Our backlogs are filled with hundreds of pop flies. And to build better user stories, our first step should always be back. We need to step back, check our sources and analyze the big picture before we decide how to proceed.

Where Do All These Pop Flies Come From?

When the backlog items come flying at you, it’s important to take a step back and figure out where they are coming from. Are your stakeholders like methodical ace pitchers or are they wild and erratic? Does the product owner swing at anything or do they evaluate each pitch to see if it’s worth a swing?

Most backlogs are filled with a random mix of enhancement requests, defects, and ideas submitted by a random mix of stakeholders. If BAs work the backlog as is, without discovery and analysis, the team will struggle.
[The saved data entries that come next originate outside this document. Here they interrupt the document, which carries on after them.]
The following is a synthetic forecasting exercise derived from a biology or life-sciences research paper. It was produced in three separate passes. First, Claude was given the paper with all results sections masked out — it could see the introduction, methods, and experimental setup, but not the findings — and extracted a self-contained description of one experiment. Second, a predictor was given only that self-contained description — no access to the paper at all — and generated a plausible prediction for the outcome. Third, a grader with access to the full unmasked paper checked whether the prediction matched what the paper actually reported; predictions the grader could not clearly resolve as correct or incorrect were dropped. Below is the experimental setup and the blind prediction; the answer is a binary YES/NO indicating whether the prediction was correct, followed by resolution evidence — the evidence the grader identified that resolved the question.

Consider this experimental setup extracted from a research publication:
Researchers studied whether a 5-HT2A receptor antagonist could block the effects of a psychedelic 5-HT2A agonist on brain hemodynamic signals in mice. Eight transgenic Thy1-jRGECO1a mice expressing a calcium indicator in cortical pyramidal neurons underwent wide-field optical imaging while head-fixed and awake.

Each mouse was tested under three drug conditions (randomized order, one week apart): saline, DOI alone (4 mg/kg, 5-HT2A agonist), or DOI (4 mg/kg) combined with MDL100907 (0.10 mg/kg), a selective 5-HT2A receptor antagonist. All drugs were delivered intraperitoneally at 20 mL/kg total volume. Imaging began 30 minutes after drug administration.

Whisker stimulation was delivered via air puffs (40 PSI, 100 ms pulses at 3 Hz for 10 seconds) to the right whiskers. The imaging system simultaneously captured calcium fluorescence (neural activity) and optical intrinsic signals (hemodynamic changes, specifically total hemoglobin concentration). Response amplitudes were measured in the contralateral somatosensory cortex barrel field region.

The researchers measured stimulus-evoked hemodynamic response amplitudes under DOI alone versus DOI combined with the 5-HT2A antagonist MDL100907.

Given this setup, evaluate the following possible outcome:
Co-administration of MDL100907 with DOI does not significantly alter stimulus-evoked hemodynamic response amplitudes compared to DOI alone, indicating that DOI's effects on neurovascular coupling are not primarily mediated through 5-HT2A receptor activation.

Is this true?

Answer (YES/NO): NO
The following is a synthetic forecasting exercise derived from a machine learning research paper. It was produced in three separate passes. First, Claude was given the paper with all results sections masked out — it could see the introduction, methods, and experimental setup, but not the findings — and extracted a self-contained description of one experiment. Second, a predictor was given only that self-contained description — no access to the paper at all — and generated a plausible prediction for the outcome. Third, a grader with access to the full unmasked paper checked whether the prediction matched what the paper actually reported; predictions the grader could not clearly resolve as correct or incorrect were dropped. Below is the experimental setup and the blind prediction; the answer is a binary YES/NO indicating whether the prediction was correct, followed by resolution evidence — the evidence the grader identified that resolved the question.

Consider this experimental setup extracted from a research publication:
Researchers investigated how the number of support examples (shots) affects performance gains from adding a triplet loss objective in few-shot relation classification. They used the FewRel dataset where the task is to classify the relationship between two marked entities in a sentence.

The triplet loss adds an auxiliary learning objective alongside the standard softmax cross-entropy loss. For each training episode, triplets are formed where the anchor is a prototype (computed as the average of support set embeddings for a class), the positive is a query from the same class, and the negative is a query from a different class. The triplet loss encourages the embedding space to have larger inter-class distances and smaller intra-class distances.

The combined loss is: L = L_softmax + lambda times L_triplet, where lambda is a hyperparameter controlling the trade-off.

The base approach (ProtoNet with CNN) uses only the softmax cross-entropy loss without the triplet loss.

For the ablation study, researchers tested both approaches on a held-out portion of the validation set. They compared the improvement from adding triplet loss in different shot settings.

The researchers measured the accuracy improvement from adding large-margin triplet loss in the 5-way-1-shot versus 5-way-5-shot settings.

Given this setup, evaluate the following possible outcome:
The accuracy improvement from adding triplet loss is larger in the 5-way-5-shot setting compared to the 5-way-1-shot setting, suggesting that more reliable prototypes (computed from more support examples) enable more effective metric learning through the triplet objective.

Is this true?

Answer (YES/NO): NO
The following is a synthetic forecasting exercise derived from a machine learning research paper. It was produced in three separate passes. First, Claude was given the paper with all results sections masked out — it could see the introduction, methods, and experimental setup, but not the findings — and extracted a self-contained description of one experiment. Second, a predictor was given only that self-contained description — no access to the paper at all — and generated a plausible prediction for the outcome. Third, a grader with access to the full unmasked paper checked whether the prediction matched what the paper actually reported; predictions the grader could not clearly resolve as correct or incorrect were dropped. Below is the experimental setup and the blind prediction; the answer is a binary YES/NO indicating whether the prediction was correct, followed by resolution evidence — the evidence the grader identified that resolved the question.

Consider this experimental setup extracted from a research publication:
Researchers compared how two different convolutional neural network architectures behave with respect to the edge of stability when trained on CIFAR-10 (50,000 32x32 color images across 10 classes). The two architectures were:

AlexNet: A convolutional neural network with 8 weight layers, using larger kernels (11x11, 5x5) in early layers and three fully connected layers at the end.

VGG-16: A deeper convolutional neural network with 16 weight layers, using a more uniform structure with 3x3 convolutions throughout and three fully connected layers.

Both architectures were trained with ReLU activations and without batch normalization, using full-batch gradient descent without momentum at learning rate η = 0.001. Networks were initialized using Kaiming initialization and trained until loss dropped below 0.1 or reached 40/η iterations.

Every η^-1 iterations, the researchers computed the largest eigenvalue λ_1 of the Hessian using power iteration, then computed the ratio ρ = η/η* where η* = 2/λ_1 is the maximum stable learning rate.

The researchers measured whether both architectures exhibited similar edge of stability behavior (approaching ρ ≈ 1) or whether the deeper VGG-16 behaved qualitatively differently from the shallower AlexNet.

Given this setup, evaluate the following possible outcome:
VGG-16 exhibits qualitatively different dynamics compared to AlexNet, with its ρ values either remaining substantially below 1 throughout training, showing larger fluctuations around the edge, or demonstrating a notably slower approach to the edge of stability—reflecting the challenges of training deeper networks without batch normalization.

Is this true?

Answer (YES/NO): NO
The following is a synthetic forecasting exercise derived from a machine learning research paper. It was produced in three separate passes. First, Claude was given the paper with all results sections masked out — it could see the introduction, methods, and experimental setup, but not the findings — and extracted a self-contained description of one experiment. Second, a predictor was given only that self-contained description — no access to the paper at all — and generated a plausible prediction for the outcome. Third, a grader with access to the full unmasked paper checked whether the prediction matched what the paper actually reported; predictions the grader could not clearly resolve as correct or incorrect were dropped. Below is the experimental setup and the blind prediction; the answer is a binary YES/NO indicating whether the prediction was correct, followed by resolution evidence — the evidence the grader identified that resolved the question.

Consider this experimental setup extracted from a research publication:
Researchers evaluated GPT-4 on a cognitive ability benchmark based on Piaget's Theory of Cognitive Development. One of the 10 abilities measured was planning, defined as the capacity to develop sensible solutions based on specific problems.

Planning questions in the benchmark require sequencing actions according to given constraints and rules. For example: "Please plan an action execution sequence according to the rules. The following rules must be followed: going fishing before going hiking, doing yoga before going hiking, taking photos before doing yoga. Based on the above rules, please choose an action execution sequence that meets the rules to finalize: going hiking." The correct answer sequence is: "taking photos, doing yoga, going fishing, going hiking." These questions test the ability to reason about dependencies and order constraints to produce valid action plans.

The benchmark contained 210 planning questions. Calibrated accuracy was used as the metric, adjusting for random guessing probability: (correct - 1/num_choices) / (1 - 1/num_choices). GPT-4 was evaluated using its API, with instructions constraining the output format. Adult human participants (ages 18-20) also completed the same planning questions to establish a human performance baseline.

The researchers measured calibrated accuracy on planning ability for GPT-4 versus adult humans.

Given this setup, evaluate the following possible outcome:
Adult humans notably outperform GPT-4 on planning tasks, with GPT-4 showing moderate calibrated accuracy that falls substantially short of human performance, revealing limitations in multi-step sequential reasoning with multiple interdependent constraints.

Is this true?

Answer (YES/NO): YES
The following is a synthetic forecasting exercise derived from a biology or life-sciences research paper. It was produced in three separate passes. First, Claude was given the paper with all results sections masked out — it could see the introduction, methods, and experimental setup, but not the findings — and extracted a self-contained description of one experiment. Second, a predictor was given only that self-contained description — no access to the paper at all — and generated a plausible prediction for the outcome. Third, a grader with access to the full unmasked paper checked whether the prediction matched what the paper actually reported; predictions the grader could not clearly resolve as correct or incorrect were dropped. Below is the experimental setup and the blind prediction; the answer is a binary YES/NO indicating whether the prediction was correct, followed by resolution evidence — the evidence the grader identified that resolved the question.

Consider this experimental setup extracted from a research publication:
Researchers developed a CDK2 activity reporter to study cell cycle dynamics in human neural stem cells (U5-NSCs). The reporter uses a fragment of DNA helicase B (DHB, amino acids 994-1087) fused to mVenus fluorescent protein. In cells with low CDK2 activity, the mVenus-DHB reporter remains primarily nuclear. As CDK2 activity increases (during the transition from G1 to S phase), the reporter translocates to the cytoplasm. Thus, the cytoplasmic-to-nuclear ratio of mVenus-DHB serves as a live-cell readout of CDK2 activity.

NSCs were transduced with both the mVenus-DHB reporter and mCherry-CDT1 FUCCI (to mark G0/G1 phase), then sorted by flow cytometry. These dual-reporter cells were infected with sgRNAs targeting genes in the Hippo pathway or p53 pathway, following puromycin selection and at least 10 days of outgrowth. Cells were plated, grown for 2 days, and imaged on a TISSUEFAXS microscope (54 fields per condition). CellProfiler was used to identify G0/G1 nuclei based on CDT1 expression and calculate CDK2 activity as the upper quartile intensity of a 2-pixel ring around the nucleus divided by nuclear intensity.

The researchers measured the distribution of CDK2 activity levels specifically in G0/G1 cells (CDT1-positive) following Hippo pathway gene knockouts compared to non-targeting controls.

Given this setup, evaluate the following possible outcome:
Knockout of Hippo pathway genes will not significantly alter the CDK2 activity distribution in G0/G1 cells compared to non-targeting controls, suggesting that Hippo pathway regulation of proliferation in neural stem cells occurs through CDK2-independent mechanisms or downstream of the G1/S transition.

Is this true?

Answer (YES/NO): NO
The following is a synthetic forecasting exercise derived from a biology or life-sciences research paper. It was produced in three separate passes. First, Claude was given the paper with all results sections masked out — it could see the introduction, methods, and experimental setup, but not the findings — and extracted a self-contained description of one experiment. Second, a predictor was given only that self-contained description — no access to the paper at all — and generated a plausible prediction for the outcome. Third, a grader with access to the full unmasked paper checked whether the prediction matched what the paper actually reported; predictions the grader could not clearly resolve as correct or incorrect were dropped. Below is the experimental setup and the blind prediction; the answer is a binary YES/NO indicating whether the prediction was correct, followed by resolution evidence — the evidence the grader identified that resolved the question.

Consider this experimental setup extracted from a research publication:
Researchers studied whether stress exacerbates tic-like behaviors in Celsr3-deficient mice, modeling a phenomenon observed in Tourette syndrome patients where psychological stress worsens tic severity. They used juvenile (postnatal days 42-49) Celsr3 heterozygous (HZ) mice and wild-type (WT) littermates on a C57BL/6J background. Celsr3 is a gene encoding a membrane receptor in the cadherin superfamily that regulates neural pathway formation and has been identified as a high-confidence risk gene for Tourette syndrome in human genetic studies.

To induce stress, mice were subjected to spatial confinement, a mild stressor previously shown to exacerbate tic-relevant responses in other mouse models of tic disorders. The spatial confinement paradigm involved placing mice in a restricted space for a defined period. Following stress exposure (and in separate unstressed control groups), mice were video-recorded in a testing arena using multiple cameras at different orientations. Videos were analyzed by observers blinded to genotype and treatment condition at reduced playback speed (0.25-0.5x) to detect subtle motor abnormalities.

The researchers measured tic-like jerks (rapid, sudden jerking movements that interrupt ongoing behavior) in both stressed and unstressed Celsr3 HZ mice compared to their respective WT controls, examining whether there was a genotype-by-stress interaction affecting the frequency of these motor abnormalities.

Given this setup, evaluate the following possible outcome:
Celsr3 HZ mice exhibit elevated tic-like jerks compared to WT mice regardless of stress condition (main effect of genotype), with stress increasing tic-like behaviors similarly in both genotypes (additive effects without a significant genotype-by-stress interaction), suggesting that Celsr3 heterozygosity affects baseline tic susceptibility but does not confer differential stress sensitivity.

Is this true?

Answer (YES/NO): NO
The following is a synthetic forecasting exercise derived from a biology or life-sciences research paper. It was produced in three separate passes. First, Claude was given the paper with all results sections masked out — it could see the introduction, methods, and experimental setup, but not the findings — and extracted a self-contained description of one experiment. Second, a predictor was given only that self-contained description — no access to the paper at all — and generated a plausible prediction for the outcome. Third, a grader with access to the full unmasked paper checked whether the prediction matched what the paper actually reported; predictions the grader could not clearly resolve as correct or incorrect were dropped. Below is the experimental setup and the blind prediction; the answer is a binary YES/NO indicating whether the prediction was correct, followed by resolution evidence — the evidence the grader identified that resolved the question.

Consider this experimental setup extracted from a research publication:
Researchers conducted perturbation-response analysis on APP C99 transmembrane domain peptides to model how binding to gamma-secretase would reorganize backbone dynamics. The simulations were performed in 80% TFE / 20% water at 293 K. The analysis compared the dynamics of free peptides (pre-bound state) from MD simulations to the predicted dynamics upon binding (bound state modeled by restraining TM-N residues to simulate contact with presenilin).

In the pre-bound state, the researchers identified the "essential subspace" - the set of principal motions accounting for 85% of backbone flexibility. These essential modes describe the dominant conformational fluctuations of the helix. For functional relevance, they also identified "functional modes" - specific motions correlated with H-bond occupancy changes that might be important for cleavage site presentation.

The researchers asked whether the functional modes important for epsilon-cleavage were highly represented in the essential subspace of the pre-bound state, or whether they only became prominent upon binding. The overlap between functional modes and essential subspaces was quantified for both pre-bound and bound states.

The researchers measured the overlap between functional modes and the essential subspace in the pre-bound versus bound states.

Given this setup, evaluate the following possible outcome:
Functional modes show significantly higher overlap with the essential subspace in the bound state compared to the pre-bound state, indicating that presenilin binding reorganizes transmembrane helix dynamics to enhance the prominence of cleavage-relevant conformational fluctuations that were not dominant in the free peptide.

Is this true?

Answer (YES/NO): YES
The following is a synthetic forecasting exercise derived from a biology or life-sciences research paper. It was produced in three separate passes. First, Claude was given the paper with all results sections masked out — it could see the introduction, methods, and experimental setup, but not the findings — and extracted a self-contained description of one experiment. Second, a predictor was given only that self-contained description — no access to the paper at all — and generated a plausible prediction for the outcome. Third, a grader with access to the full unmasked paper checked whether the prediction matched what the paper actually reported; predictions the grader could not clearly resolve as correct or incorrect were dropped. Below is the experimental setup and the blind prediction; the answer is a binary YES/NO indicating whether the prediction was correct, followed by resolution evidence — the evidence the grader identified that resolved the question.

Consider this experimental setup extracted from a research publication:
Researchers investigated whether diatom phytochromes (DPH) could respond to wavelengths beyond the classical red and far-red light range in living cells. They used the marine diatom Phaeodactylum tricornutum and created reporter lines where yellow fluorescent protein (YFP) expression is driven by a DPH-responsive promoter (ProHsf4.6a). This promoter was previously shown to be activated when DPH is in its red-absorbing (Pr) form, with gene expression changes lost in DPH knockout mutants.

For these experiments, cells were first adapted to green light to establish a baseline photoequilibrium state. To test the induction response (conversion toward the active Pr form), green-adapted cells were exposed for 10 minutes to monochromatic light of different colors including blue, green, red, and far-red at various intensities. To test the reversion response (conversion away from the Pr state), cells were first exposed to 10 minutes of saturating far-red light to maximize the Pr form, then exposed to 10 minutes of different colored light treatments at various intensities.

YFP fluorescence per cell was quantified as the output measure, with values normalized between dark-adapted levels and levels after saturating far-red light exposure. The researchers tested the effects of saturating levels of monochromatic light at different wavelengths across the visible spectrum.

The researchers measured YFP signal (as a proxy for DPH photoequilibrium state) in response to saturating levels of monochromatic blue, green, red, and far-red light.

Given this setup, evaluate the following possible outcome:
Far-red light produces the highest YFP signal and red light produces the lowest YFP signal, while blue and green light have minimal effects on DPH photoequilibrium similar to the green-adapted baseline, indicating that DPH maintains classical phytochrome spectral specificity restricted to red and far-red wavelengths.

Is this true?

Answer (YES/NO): NO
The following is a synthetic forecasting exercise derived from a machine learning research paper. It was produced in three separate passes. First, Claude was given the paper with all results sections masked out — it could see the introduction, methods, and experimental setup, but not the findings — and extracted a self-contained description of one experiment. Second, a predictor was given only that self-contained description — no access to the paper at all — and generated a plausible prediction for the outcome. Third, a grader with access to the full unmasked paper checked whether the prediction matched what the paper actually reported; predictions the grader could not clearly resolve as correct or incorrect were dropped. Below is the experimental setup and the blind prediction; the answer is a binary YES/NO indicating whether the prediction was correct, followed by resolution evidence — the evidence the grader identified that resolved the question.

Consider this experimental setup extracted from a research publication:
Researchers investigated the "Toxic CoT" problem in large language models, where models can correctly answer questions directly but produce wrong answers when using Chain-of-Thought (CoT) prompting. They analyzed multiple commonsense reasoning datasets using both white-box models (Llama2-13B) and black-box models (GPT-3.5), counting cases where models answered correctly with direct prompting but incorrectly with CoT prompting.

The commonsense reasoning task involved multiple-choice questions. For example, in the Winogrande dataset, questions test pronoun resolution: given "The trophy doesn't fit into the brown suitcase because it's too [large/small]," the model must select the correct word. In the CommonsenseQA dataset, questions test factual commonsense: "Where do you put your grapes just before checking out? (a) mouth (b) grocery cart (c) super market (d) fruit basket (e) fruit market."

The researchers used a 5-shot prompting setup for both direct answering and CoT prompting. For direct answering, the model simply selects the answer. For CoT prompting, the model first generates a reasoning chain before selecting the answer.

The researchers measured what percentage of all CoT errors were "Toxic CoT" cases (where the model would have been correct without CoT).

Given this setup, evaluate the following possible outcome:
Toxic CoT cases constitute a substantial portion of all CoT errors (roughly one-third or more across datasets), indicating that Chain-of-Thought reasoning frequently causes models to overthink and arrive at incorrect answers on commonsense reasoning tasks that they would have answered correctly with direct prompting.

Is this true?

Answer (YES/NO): YES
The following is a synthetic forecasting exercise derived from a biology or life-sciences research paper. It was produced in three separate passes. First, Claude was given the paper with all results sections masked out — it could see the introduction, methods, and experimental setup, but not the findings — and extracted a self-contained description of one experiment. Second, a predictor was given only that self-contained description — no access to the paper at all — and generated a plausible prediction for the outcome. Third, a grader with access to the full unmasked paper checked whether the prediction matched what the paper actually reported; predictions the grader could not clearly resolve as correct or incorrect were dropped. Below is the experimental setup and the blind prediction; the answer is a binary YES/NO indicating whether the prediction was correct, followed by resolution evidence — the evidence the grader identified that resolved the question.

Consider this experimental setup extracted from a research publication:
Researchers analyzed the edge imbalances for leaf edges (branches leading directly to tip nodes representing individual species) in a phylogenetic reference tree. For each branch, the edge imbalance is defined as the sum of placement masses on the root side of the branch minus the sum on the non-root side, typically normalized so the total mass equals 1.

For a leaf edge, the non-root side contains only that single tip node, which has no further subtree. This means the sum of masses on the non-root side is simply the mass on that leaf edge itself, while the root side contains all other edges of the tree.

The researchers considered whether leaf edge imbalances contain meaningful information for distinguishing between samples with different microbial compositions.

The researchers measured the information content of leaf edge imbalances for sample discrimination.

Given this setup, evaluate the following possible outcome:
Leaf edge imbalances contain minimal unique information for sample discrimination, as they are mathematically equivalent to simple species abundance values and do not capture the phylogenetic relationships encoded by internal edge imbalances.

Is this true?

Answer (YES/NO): YES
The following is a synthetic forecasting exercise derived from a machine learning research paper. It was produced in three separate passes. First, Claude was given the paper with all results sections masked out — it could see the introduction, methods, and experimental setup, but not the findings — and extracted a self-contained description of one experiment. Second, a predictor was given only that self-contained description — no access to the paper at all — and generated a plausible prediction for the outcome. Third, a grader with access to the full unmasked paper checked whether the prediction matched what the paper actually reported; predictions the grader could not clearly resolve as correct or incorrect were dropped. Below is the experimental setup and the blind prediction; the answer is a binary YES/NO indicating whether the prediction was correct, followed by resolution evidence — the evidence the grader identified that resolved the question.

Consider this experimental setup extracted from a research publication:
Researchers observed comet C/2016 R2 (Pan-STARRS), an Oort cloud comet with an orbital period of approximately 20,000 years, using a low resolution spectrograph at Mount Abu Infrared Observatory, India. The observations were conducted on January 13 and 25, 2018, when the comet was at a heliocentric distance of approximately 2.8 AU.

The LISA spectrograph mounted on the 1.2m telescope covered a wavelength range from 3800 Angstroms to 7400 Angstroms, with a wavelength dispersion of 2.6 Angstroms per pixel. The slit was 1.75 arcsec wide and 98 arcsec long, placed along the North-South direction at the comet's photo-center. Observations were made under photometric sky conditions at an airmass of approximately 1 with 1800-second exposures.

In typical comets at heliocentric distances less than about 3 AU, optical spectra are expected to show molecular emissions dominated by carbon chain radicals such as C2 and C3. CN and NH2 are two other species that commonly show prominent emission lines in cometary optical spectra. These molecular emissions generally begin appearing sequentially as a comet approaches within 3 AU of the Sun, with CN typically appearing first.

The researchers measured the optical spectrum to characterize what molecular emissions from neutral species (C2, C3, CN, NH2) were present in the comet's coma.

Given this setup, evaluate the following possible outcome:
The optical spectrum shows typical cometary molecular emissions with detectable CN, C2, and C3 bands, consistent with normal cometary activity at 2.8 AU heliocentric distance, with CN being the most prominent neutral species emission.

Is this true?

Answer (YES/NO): NO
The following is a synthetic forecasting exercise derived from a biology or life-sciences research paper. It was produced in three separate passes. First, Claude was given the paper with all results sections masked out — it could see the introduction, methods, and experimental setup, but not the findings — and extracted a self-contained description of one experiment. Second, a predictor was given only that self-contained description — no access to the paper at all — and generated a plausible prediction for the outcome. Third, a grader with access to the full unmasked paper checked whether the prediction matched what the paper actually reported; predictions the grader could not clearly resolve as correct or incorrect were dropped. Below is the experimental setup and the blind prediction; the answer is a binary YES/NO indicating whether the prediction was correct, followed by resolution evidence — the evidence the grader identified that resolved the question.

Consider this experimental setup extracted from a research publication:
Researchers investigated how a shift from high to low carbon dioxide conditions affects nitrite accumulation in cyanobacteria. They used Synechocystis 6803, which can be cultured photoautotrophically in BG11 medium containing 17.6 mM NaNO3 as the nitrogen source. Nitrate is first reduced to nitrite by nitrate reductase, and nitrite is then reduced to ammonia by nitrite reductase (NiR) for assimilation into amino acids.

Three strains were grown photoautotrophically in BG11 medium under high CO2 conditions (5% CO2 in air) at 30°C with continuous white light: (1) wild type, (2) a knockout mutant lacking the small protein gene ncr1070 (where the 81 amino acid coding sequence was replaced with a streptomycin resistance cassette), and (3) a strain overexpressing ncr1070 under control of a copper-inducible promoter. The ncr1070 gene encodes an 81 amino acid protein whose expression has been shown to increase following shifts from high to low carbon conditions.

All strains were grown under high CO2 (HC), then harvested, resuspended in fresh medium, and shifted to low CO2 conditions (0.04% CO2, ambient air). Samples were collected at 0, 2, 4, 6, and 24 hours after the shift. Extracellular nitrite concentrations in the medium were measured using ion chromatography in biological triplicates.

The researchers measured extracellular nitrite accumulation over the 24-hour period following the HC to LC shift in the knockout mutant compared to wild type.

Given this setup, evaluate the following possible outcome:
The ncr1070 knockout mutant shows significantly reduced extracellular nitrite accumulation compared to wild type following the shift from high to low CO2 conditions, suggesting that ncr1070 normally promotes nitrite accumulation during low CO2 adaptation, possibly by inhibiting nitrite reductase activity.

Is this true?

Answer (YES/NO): YES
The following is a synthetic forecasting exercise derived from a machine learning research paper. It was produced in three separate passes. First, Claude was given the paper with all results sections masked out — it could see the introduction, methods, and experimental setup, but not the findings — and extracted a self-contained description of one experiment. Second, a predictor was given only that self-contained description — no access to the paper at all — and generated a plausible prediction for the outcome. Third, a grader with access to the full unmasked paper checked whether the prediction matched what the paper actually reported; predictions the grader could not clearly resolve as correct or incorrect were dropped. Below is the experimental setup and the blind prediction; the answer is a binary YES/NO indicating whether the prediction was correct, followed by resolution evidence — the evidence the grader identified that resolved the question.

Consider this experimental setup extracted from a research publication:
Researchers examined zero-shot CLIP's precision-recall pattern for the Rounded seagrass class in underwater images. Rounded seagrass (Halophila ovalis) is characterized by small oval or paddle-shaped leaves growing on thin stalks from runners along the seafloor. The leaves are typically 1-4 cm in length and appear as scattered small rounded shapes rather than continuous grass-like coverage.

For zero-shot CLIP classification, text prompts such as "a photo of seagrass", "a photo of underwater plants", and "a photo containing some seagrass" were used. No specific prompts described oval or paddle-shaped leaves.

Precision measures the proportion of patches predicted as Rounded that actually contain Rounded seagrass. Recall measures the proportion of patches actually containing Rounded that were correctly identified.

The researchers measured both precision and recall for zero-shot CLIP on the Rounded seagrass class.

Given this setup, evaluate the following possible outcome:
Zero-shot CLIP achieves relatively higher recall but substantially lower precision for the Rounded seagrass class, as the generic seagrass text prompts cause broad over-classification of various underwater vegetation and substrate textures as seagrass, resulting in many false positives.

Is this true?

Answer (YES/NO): NO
Delivery will be slow, teams will build the wrong things and customers will be frustrated. BAs will be bogged down by a never-ending backlog of more requests and missed requirements.

Existing backlogs need to be aligned to strategic priorities. BAs need to step back and look at how backlog items connect and how they align with organization goals. Ideally, BAs analyze and transform these submitted backlog ideas into better user stories that give stakeholders and end users what they really need versus what they think they need.

Work with Your Pitcher and Batter

After you step back and really examine the backlog of pop flies, it’s time to tame your wild pitchers and help your batter develop a more selective swing. The discovery process engages project leaders and stakeholders to develop a shared understanding of needs and priorities. It’s all about getting the team thinking and talking.

Ideally, and good practices is for BAs to use multiple techniques to help teams discover what’s possible and solve problems. The most effective discovery sessions help teams generate ideas, evolve and innovate. They include collaborative elicitation experiences that inspire meaningful dialog between stakeholders.

Just sitting around a table and talking isn’t enough—build engaging activities, prepare thought-provoking questions, get people moving by building visual models with sticky notes or drawing on white boards, try gamestorming, etc.


Go Moneyball

As the team moves through the discovery process, it’s important for BAs to make time for moneyball.

Do you remember Moneyball? Adapted from a book of the same name, the popular 2011 movie tells the story of famous baseball guru who stepped back, analyzed the game and changed the way organizations build winning baseball teams.

This is the job of every BA. “Go moneyball” on the backlog and user stories! Analyze the results of the discovery sessions to reveal gaps, make connections and define the real problems.

BAs can’t skip analysis. This BA thinking time, outside of the discovery sessions, is where BAs really boost the value they provide. When BAs analyze processes, data, and people, they find impacts and gaps in known requirements and ultimately deliver better solutions. This is the time to pull out your analysis models and techniques to help you think and analyze.

Getting the WIN!

When BAs take a step back, create engaging discovery activities and make time for analysis, teams are much more likely to get the win. But remember you don’t just move through these steps once. You don’t just look at the backlog, do one discovery session, then analyze and go— it’s an iterative process.

BAs repeat the elicitation cycle over and over as they dig deeper into details. You’re really playing ball when you find ways to experiment with and test what you’ve learned from discovery and analysis.

Good user stories and good requirements in general, always come back to the basics of business analysis and making sure we advocate for the elicitation and analysis pieces of our BA approach. Don’t just chase after every pop fly that comes your way. Make sure your first step is back so you can get the perspective you need to help your organization win.